Stella asintió, retrocediendo instintivamente. No habló, el miedo le había sellado los labios.
—No tengas miedo —dijo en voz baja—. No te haré daño.
Stella asintió. Con miedo de hablar, retrocedió.
—No tengas miedo. No te haré daño —repitió él, acortando la distancia de nuevo.
Ella solo negó con la cabeza. —Quiero ir a casa —susurró.
Él asintió.
Al momento siguiente, levantó la mano; en las puntas de sus dedos había una garra afilada. Se acercó más. —Cierra los ojos.
Su corazón latió con fuerza en su pecho. —Vas a…
—No te haré daño… solo quiero ponerte esta marca para poder buscarte más tarde —explicó con calma.
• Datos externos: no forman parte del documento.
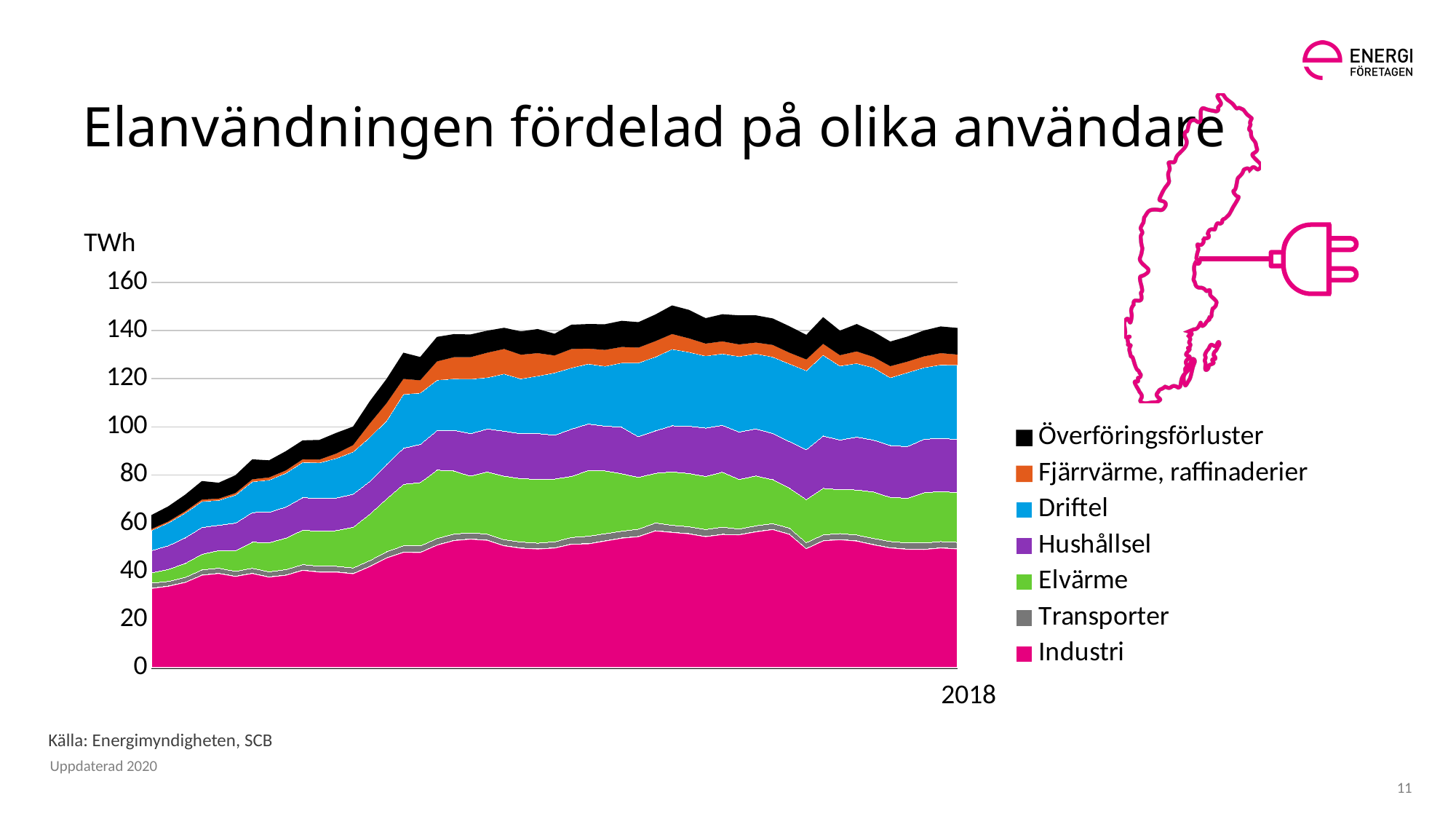
How many series does the legend list? 7 Which series is shown in black in the chart? Överföringsförluster What kind of chart is shown on the slide? Stacked area chart Is the value for Industri in 2018 greater or less than 60 TWh? less Which series occupies the smallest area of the chart? Transporter Is the total electricity use in 2018 greater or less than 120 TWh? greater Does the total electricity use rise or fall from the left of the chart to the right? rise Is the value for Industri in 2018 greater or less than 40 TWh? greater What unit is shown on the y axis of the chart? TWh Which is larger in 2018, Industri or Transporter? Industri What is the title of the chart on the slide? Elanvändningen fördelad på olika användare Which series occupies the largest area of the chart? Industri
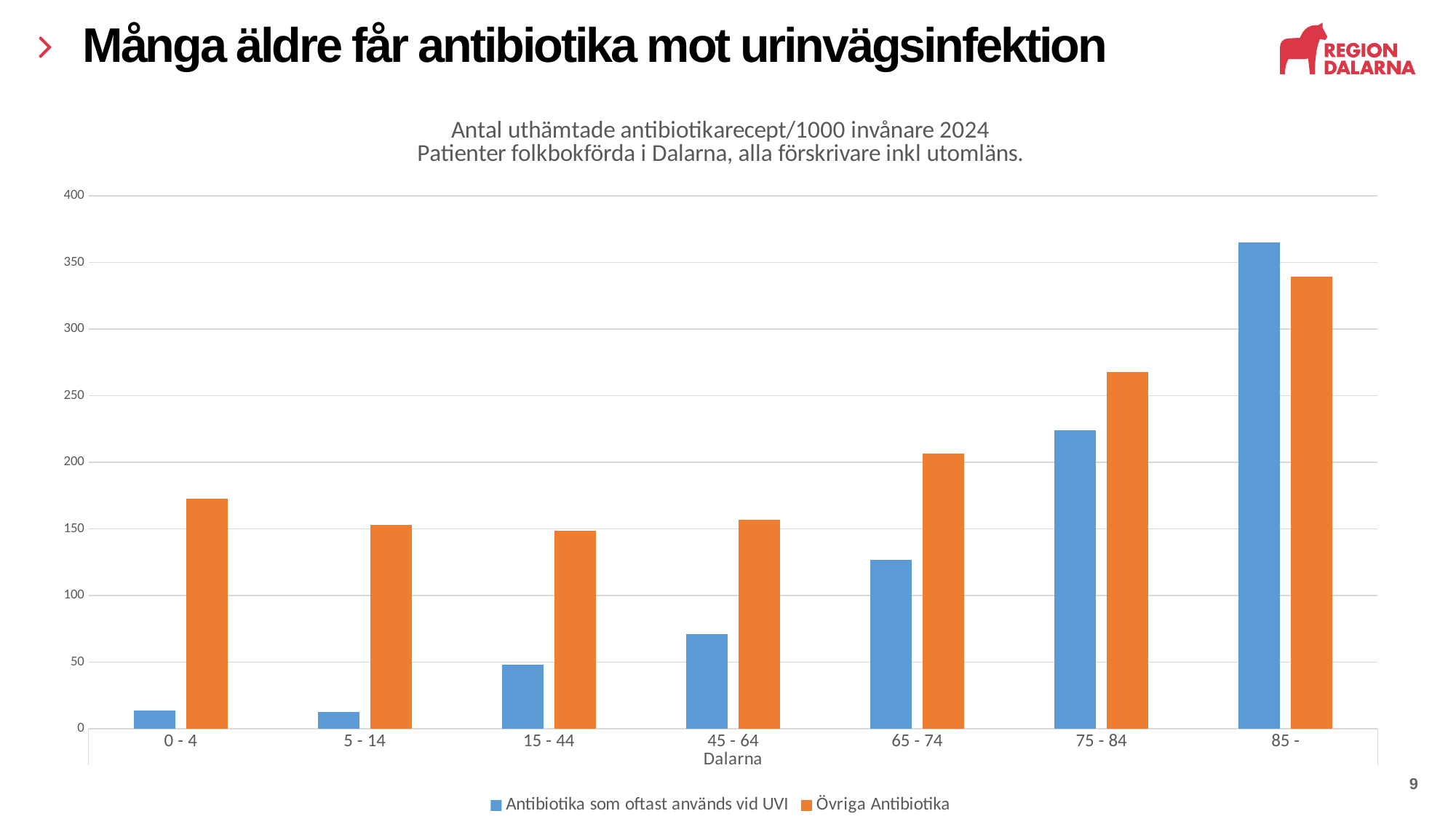
In the 85 - group, which series has the larger value: Antibiotika som oftast används vid UVI or Övriga Antibiotika? Antibiotika som oftast används vid UVI Is the value for Antibiotika som oftast används vid UVI in the 45 - 64 group greater or less than 100? less Which age group has the highest value for Övriga Antibiotika? 85 - Which age group has the highest value for Antibiotika som oftast används vid UVI? 85 - Is the value for Antibiotika som oftast används vid UVI in the 75 - 84 group greater or less than 200? greater How many age groups are shown on the x axis? 7 In the 0 - 4 group, which series has the larger value: Antibiotika som oftast används vid UVI or Övriga Antibiotika? Övriga Antibiotika What kind of chart is shown on the slide? bar chart How many series does the legend list? 2 Is the value for Antibiotika som oftast används vid UVI in the 85 - group greater or less than 350? greater Do the values for Antibiotika som oftast används vid UVI generally rise or fall from the 0 - 4 group to the 85 - group? rise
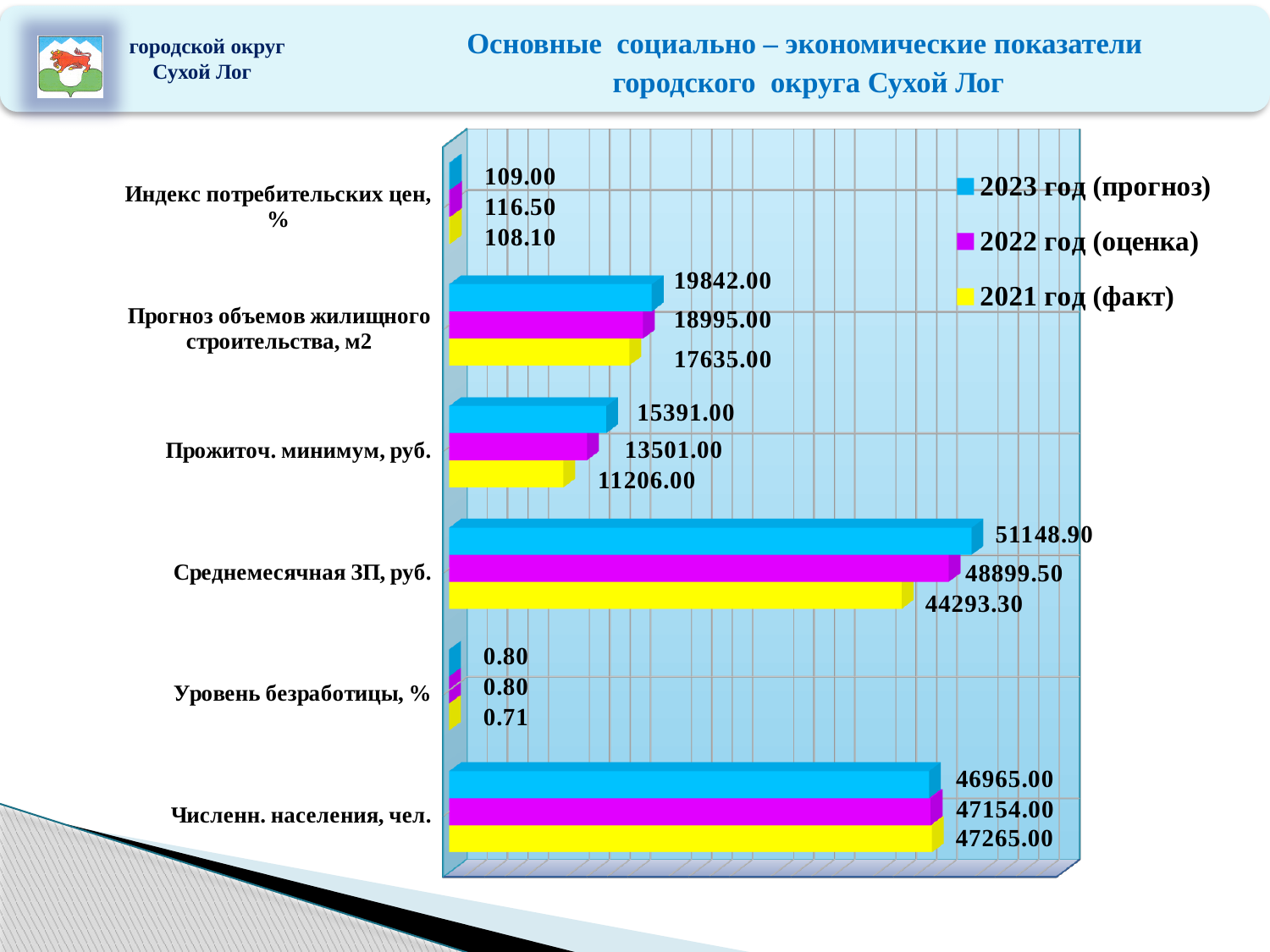
Which category has the highest value for 2023 год (прогноз)? Среднемесячная ЗП, руб. What is the value of Прожиточ. минимум, руб. for 2021 год (факт)? 11206.00 How many categories are plotted on the chart? 6 Which is larger for Численн. населения, чел.: the 2021 год (факт) value or the 2023 год (прогноз) value? 2021 год (факт) What is the value of Среднемесячная ЗП, руб. for 2023 год (прогноз)? 51148.90 What is the value of Численн. населения, чел. for 2023 год (прогноз)? 46965.00 What is the difference between the 2023 год (прогноз) and 2021 год (факт) values for Среднемесячная ЗП, руб.? 6855.60 What type of chart is shown on the slide? bar chart What is the difference between the 2023 год (прогноз) and 2021 год (факт) values for Прогноз объемов жилищного строительства, м2? 2207.00 What is the value of Индекс потребительских цен, % for 2022 год (оценка)? 116.50 Which colour represents 2021 год (факт) in the legend? yellow How many series does the legend list? 3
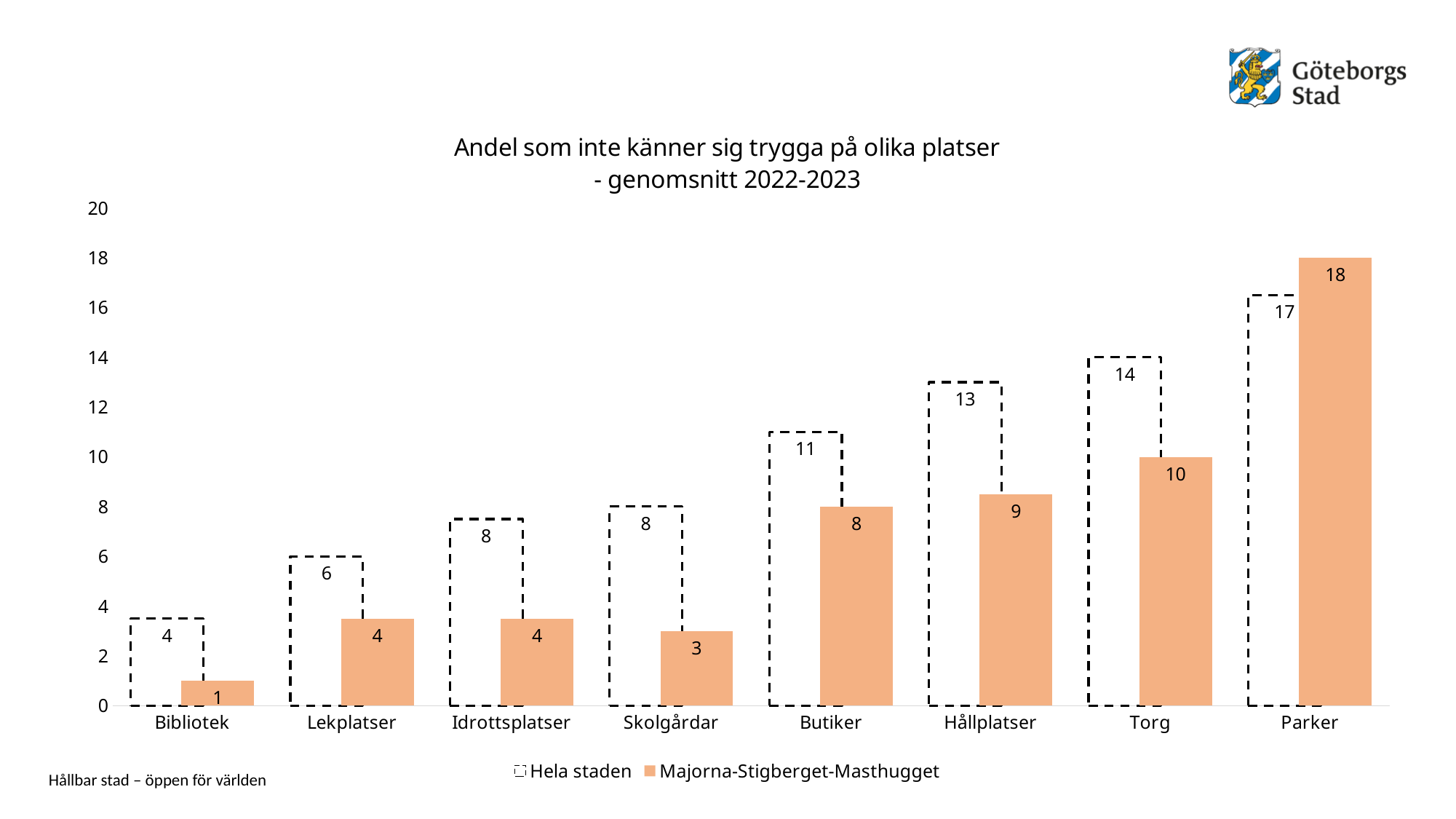
Is the value for Majorna-Stigberget-Masthugget at Hållplatser greater or less than 10? less Which category has the highest value for Hela staden? Parker Which category has the lowest value for Majorna-Stigberget-Masthugget? Bibliotek What kind of chart is shown? bar chart What is the value for Majorna-Stigberget-Masthugget at Parker? 18 What is the value for Majorna-Stigberget-Masthugget at Bibliotek? 1 Which is larger at Skolgårdar: Hela staden or Majorna-Stigberget-Masthugget? Hela staden How many series does the legend list? 2 What is the value for Hela staden at Butiker? 11 What is the difference between Hela staden and Majorna-Stigberget-Masthugget at Torg? 4 Do the values for Hela staden rise or fall from Bibliotek to Parker? rise How many categories are shown on the x axis? 8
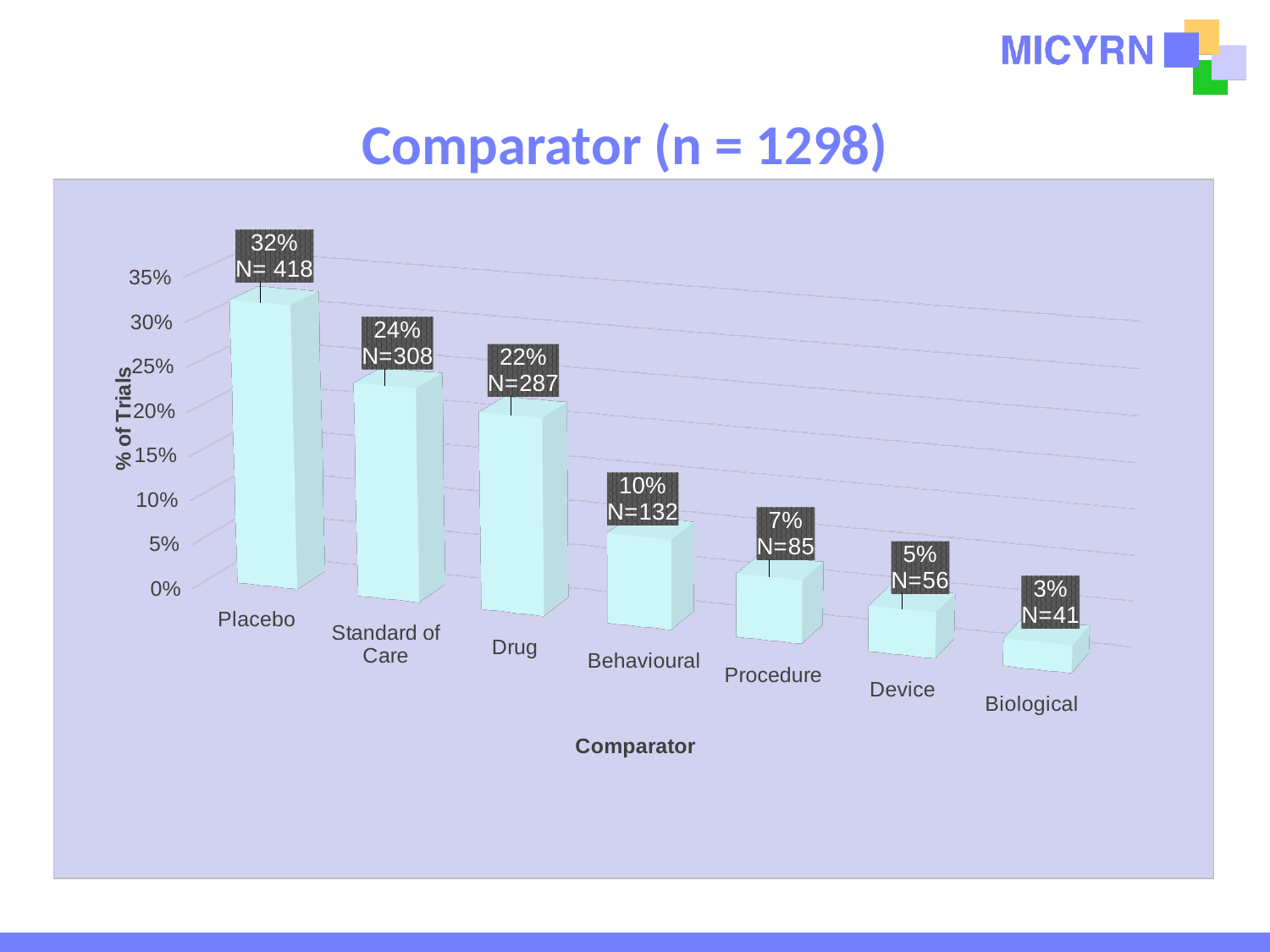
Which comparator category has the highest percentage of trials? Placebo Which has a larger percentage of trials, Procedure or Device? Procedure What is the difference in percentage points between Placebo and Drug? 10% How many trials (N) used Standard of Care as the comparator? 308 Which comparator category has the lowest percentage of trials? Biological What percentage of trials used Behavioural as the comparator? 10% How many comparator categories are shown on the x axis? 7 What kind of chart is shown on the slide? Bar chart What is the label of the y axis? % of Trials What percentage of trials used Placebo as the comparator? 32% Do the values rise or fall moving from left to right along the x axis? Fall What is the title of the chart? Comparator (n = 1298)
—¿Por qué buscarme? —preguntó ella débilmente.
—Tu loba no ha despertado… pero siento que eres mía.
Justo cuando todavía estaba tratando de entenderlo, sintió un pequeño arañazo en el lado izquierdo del pecho…, una pequeña gota de su sangre, pero el niño colocó su mano sobre la herida.
Su corazón latió con fuerza por el miedo.
El calor floreció bajo su palma; suave y reconfortante, tanto que el dolor desapareció.
Cuando la apartó, no había herida. Ni sangre.
Tragó con fuerza. —¿Cómo te llamas? —susurró.
Él simplemente le lanzó una rápida mirada. —Salgamos de aquí…, es peligroso —sonrió de lado.
Ella parpadeó. Estaba a punto de preguntar de nuevo, pero él la jaló y se alejó.
~De vuelta al presente~
—¿No te cansas de mirar? —preguntó Adrian con una suave sonrisa en los labios.
Stella ahogó un grito y apartó rápidamente la mirada, mientras el calor le inundaba las mejillas. No se había dado cuenta de lo perdida que estaba en sus pensamientos.
—No estoy mirando —murmuró por lo bajo—. Solo recordé algo.
Adrian frunció el ceño mientras se incorporaba, apoyando la cabeza en una mano. —¿Qué recordaste?
—Sobre esta garra —dijo Stella mientras se tocaba el lado izquierdo del pecho.
Adrian la miró confundido. —¿Te refieres a la huella de pata que tienes en el pecho?
Stella sonrió levemente. —Es una garra y una marca que me hizo alguien.